**PROMPT**
Give back, word for word, the lines in the listing below from the one holding "Wage Fund Theory" down to the one holding "THE PATIENT SPECIFIC KNEE IN A BOX", both ends included.

[AVAILABLE DATA — start]

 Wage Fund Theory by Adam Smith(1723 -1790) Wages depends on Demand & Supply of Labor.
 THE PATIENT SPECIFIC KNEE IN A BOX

[AVAILABLE DATA — finish]
[AVAILABLE DATA — start]

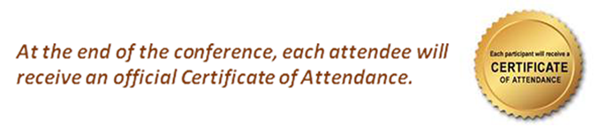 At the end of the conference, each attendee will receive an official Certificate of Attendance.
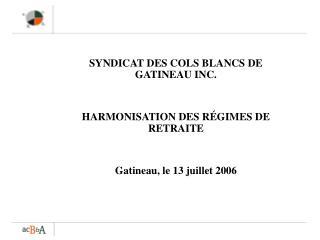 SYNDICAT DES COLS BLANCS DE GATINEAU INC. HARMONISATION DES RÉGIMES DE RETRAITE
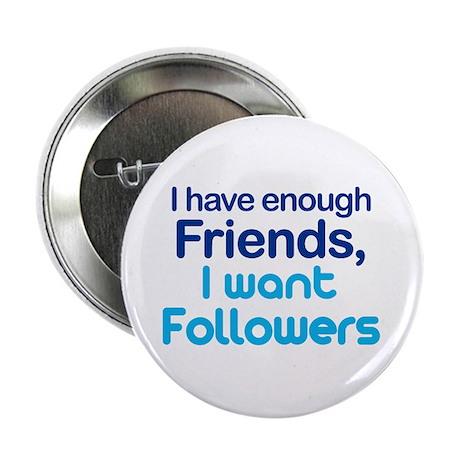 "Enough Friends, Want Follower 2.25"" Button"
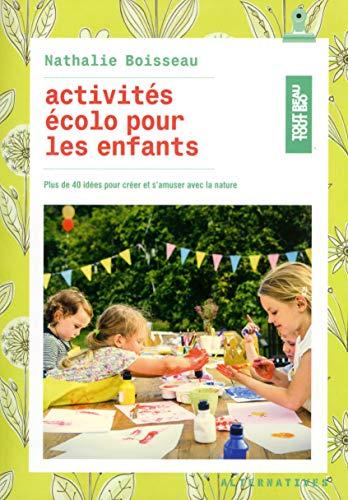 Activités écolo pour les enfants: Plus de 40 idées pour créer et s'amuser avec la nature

[AVAILABLE DATA — finish]

**EXERCISE ANSWER**
 Wage Fund Theory by Adam Smith(1723 -1790) Wages depends on Demand & Supply of Labor.
 THE PATIENT SPECIFIC KNEE IN A BOX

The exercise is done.